Other things you can get include good granola bark packaged cutely in a bag—it would make a good hostess gift—chocolate chip cookies that aren’t too gooey, seasonal salads, Boylan fountain soda, Montane sparkling water, an array of coffee drinks and even a small selection of beer and wine. Farm Cart is open 7 a.m.–3 p.m. Tuesday through Friday and 8 a.m.–2 p.m. Saturday and Sunday.

AFIELD: Find yourself in Greensboro? You could do worse than to eat at The Yesterday Cafe (114 N. Main St., 706-453-0800), a generically named but not-bad-at-all Southern restaurant.

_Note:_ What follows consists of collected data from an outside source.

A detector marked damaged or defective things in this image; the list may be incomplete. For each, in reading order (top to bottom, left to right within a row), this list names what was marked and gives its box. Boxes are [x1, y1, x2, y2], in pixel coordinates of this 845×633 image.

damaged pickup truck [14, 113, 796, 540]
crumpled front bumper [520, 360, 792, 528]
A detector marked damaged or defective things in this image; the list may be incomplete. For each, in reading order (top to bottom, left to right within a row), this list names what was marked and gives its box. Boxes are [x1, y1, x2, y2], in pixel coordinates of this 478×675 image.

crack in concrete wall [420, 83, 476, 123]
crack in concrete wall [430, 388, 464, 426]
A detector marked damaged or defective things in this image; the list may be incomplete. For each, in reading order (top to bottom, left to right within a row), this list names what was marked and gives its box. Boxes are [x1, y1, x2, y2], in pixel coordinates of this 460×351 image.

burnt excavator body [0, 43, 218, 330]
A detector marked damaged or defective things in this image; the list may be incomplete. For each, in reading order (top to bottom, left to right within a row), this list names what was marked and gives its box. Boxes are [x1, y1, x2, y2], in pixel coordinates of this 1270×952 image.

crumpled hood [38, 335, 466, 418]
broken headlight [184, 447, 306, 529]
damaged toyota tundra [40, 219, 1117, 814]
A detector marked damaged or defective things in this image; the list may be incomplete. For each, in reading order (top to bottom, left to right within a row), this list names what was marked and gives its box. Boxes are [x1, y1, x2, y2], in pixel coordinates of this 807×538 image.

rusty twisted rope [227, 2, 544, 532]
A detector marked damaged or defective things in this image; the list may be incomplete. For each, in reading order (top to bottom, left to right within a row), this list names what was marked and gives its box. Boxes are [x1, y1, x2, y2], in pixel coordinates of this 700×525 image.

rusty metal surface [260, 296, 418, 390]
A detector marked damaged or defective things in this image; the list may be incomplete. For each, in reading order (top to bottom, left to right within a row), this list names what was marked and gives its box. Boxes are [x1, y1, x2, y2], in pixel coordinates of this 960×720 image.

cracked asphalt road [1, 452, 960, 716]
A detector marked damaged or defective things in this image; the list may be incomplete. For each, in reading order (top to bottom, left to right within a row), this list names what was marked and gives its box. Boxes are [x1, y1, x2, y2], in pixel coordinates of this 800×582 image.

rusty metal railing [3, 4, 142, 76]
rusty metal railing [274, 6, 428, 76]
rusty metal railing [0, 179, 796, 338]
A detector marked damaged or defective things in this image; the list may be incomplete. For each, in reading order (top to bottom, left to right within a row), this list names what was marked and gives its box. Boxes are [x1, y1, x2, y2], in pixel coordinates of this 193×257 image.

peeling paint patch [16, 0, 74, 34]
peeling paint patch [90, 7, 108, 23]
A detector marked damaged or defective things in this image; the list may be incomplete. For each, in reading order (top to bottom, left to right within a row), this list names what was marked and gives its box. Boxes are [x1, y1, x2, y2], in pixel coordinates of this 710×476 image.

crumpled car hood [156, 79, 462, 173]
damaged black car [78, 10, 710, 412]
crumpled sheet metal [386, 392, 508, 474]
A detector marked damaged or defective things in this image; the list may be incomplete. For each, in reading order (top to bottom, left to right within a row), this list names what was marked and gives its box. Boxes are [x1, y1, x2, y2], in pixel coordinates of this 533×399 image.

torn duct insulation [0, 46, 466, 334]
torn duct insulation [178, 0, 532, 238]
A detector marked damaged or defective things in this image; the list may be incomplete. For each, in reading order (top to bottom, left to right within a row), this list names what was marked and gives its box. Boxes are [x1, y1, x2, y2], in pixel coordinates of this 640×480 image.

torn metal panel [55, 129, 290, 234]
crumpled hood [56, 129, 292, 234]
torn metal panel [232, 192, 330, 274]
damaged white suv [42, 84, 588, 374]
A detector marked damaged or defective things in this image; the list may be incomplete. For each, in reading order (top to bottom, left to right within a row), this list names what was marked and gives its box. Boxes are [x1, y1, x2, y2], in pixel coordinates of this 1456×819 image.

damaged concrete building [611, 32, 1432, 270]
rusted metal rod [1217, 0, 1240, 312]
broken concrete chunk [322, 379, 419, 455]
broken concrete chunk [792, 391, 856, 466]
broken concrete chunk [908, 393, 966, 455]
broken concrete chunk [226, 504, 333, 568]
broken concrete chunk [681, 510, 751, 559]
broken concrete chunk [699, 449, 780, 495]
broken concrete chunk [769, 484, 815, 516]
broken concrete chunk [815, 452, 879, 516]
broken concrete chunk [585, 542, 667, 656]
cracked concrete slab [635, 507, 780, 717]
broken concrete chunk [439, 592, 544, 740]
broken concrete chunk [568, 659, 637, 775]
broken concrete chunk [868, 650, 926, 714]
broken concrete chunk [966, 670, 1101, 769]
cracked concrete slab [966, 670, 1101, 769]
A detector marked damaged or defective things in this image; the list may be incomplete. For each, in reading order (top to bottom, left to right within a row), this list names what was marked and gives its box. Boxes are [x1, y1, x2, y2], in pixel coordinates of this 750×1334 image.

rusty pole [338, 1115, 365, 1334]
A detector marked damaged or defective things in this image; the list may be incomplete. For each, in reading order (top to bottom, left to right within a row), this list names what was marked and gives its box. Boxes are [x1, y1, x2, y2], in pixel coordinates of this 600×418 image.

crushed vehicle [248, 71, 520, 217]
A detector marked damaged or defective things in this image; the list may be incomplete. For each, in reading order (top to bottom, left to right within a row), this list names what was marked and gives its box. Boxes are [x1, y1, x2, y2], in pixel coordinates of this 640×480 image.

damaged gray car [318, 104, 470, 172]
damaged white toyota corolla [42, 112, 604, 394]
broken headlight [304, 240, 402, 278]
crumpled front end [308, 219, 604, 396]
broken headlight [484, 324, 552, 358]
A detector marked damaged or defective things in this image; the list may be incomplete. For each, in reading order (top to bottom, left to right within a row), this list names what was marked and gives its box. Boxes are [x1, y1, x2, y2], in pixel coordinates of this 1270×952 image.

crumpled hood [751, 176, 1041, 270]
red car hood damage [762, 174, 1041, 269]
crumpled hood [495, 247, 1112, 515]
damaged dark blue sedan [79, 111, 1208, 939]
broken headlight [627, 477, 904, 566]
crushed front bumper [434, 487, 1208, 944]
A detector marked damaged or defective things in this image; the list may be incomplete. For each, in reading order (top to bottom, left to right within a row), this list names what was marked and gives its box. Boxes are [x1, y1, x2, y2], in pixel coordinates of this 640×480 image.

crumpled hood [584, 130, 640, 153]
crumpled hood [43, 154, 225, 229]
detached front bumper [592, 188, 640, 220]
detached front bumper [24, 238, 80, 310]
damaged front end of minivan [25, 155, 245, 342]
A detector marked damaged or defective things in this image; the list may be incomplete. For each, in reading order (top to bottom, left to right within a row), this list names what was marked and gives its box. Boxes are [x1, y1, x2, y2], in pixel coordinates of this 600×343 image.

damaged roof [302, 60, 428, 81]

Right in the middle of downtown, it gets pretty busy, but has a lot of space to handle the crowds. Does it seem likely that the buttermilk pie is actually world famous? Not so much, but it comes in a mini version that is pretty good. The vegetable plate is a good option, as the Southern-style sides are the place’s great strength, with particularly excellent squash casserole that is perhaps a match for the version served at Weaver D’s—something I don’t say lightly—but also greens, black-eyed peas and more. 

The cafe does lunch and dinner Thursday through Saturday, and lunch alone Monday through Wednesday. Around the corner, Ripe Thing Market seems to have some good options, too, including fresh-made breakfast biscuits, produce and some interesting items, like dried hibiscus by the bag.